_GIVEN PASSAGE_.
================
Like the calm in the eye of a storm, like a tornado that rips the roof and walls off a house without disturbing a breakfront full of fine china, the forest clearing where the Lone Fire started on April 27 is strangely unburned. The oaks and pines bordering the trail...
Share this:
Like the calm in the eye of a storm, like a tornado that rips the roof and walls off a house without disturbing a breakfront full of fine china, the forest clearing where the Lone Fire started on April 27 is strangely unburned.

The oaks and pines bordering the trail are still green; dry leaves blow across the drainage where some mindless fool tossed a cigarette or left a campfire unattended. From there the fire quietly crackled into the brush.

But it roared out the other side, rushing uphill through a stand of ponderosa pine, vaporizing hundred-year-old trees. Then it tore through the wilderness for 11 days until it finally flickered out.

From the pine stand, the fire climbed to within 500 feet of Four Peaks' 7,645-foot summit. It whirled south around the mountain, within sight of Apache Lake, howled frightfully through the desert and chaparral on the western slopes that lead down to the Beeline Highway, burned through Buck Basin, and ran its hundred-foot-high flames for seven miles straight at Punkin Center, which is more a jumble of cafes, gas stations and double-wide trailers on Highway 188 than a town. Then the fire stopped short, changed its mind and followed the wind back to the south, gobbling up more chaparral, edging all the way down to the road that skirts Roosevelt Lake before it burned itself out.
================
_GIVEN DATA_.

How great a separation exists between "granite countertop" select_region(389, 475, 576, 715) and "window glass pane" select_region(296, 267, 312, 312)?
================
_EXERCISE GOAL_. Continue the account of the Lone Fire, starting after its final sentence. The listing has no connection to the Lone Fire account.

_ANSWER BELOW_.
It took a thousand firefighters to corral it; no one would suggest they actually extinguished it--they might just as well have tried to catch a tidal wave in a teacup.

"As far as trying to put the fire out when it's making a run up the slope, you just don't do that," says Ron Moody, a fuels management officer for the U.S. Forest Service's regional office in Albuquerque, New Mexico.

The best the firefighters could do was try to contain the blaze to keep it out of the pines up top and the Sonoran Desert down below. That effort cost at least $5 million. And when the smoke cleared, more than 61,000 acres had been razed by the largest fire in Arizona's collective memory.

The Four Peaks Wilderness Area took a direct hit. About 90 percent of the ponderosa pine forest up top--relicts from a big fire in 1959--was decimated. The big yellow pines and the thick understory of juniper and oak trees had been reduced to a black-velvet painting. The ash on the trail was shin deep. White lines on the ground showed where trees had fallen and incinerated; some had evaporated completely, leaving smoking holes in the ground.

For all the hype and coverage the fire received, it was in fact less environmentally devastating than last summer's Rio Fire in north Scottsdale. The Rio Fire scoured 23,000 acres of prime Sonoran Desert, including nearly all of McDowell Mountain Park, leaving blackened saguaros and the twisted skeletons of paloverde trees. Neither of those plants, nor most other desert denizens, has any resistance to fire. It was never part of their evolution, unlike the ecosystems at higher elevations that, until this century, burned regularly, lighted by lightning storms and Native American burnings.

The vast majority of the Lone Fire, however, 80 percent by Forest Service estimates, raged through chaparral, the thick tangle of brush that grows at middle elevations.

Chaparral is supposed to burn, in fact, needs to burn for its own rejuvenation.

The fire tumbled down into the desert stretches--15 percent of the total--mostly in the early morning hours when fires burn at the coolest temperatures, and so they were spared the cactus-broiling hell of the Rio Fire.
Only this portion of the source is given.